→ **Ejercicio propuesto 1**:
Convierte en una lista JSON de cadenas las líneas del listado que van desde la que contiene "From what the" hasta el final del listado, ambas incluidas, con una cadena por línea y sin las líneas en blanco.

→ **Fragmento seleccionado**:
═══

En el espacio “Cómo lo escribí” de Infobae Leamos, autores y autoras cuentan el detrás de escena de sus libros. Por qué eligieron los temas o historias que terminaron en sus páginas, qué revelaciones aparecieron en el proceso de escritura, qué sensaciones hubo a medida que ese proceso ocurría.
En este caso, el escritor argentino Enzo Maqueira cuenta en primera persona la “cocina literaria” de su último libro, Higiene sexual del soltero, en el que explora los matices que convierten a los hombres en victimarios, pero también en víctimas de un sistema, con el fin de encontrar nuevas y mejores formas de relacionarse en el siglo XXI.
Pero lo más llamativo de esta novela es que surgió a partir de un libro de 1910, con ese mismo título, que el autor encontró cuando era niño en la biblioteca de su abuelo, un hombre misterioso con el que no hablaba nunca y del que “nadie sabía qué recuerdos escondía su memoria”.
Ese “manual de sexualidad que leía a escondidas bajo las sábanas” constituyó su “primera y única educación sexual”. Pero las cosas podrían haber sido distintas. Es por eso que Maqueira, como cuenta en el texto de su autoría compartido a continuación, escribió su propia versión de Higiene sexual del soltero con un claro objetivo: “Ampliar el debate, invitar a los varones a repensarnos, abrir una ventana por donde las mujeres se asomen a entender nuestras miserias. Liberarnos, también nosotros, de esos mandatos del patriarcado que son la semilla de las atrocidades que luego haremos sufrir a ellas”.
Cómo escribí “Higiene sexual del soltero”
Mi abuelo era un hombre callado, nadie sabía qué recuerdos escondía su memoria. Si le preguntábamos, solo decía que eran “cosas tristes”. Huérfano en la Primera Guerra Mundial, tenía nueve años cuando los salesianos lo subieron a un barco que lo llevó desde Italia hasta la Patagonia árida. En esa tierra inhóspita, fue educado bajo las rigideces del catolicismo. Todo esto lo supe por mi mamá, porque yo con mi abuelo no hablaba nunca. Solo lo observaba de lejos durante mis vacaciones en su casa: cuando volvía de trabajar en su Combi roja y polvorienta, cuando regaba los frutales en el patio, cuando leía durante horas contra el ventanal del living.
Un verano, en plena pubertad, hurgué en los estantes de una repisa donde guardaba sus libros. Había uno empapelado de blanco que prometía esconder secretos. Se llamaba Higiene sexual del soltero, había sido escrito en 1910 y su autor era un tal Ciro Bayo. Supe de inmediato que ese libro solo podía ser leído a escondidas, a la hora de la siesta o bien entrada la noche, cuando los demás en la casa dormían.
“Ante todo, ¿qué debe hacer un hombre antes de casarse? ¿Ha de mantenerse virgen, en perfecta castidad, o bien practicará el amor y tendrá queridas?”, se pregunta Bayo en las primeras páginas. “El amor libre y la prostitución”, “Las amigas del soltero”, “Las aberraciones sexuales”, eran algunos de los capítulos siguientes.

═══

→ **Filas de datos**:
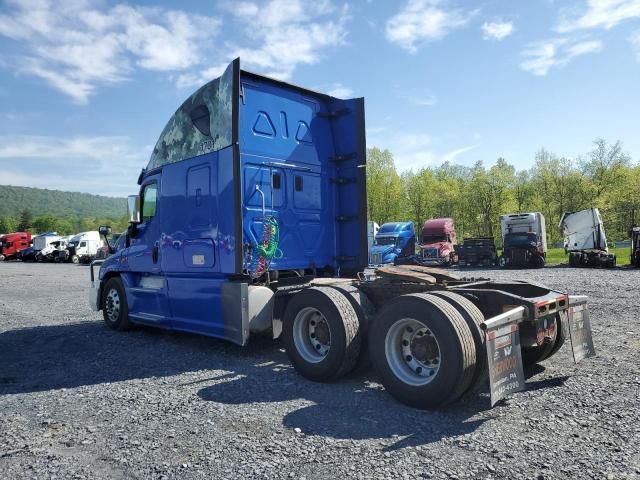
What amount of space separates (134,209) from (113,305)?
2041 millimetres

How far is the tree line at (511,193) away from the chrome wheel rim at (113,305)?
45.5 metres

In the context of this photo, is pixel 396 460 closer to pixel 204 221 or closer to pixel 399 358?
pixel 399 358

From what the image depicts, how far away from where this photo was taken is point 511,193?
173 feet

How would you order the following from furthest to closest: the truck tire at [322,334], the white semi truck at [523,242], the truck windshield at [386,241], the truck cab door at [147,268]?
the truck windshield at [386,241] < the white semi truck at [523,242] < the truck cab door at [147,268] < the truck tire at [322,334]

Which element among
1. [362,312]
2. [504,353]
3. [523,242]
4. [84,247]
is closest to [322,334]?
[362,312]

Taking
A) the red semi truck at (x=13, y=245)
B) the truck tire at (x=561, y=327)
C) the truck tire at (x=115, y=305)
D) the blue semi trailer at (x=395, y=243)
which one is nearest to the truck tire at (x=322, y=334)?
the truck tire at (x=561, y=327)

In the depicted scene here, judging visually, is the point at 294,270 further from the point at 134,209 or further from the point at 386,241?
the point at 386,241

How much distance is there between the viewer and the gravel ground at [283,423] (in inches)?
132

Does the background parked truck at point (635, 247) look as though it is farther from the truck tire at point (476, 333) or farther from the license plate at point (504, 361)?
the truck tire at point (476, 333)

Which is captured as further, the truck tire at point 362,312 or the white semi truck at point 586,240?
the white semi truck at point 586,240

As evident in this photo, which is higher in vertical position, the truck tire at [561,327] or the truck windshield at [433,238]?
the truck windshield at [433,238]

═══

→ **Ejercicio propuesto 2**:
Responde estas preguntas sobre el fragmento acerca de Higiene sexual del soltero:
(a) ¿En qué año se escribió el libro que el autor encontró en la repisa de su abuelo?
(b) ¿Qué edad tenía el abuelo cuando los salesianos lo subieron a un barco?
(c) ¿De qué color era la Combi en la que volvía de trabajar el abuelo?

→ **Respuesta correcta 1**:
[
  "From what the image depicts, how far away from where this photo was taken is point 511,193?",
  "173 feet",
  "How would you order the following from furthest to closest: the truck tire at [322,334], the white semi truck at [523,242], the truck windshield at [386,241], the truck cab door at [147,268]?",
  "the truck windshield at [386,241] < the white semi truck at [523,242] < the truck cab door at [147,268] < the truck tire at [322,334]",
  "Which element among",
  "1. [362,312]",
  "2. [504,353]",
  "3. [523,242]",
  "4. [84,247]",
  "is closest to [322,334]?",
  "[362,312]",
  "Taking",
  "A) the red semi truck at (x=13, y=245)",
  "B) the truck tire at (x=561, y=327)",
  "C) the truck tire at (x=115, y=305)",
  "D) the blue semi trailer at (x=395, y=243)",
  "which one is nearest to the truck tire at (x=322, y=334)?",
  "the truck tire at (x=561, y=327)",
  "In the depicted scene here, judging visually, is the point at 294,270 further from the point at 134,209 or further from the point at 386,241?",
  "the point at 386,241",
  "How much distance is there between the viewer and the gravel ground at [283,423] (in inches)?",
  "132",
  "Does the background parked truck at point (635, 247) look as though it is farther from the truck tire at point (476, 333) or farther from the license plate at point (504, 361)?",
  "the truck tire at point (476, 333)",
  "Which is captured as further, the truck tire at point 362,312 or the white semi truck at point 586,240?",
  "the white semi truck at point 586,240",
  "As evident in this photo, which is higher in vertical position, the truck tire at [561,327] or the truck windshield at [433,238]?",
  "the truck windshield at [433,238]"
]

→ **Respuesta correcta 2**:
(a) En 1910.
(b) Nueve años.
(c) Roja.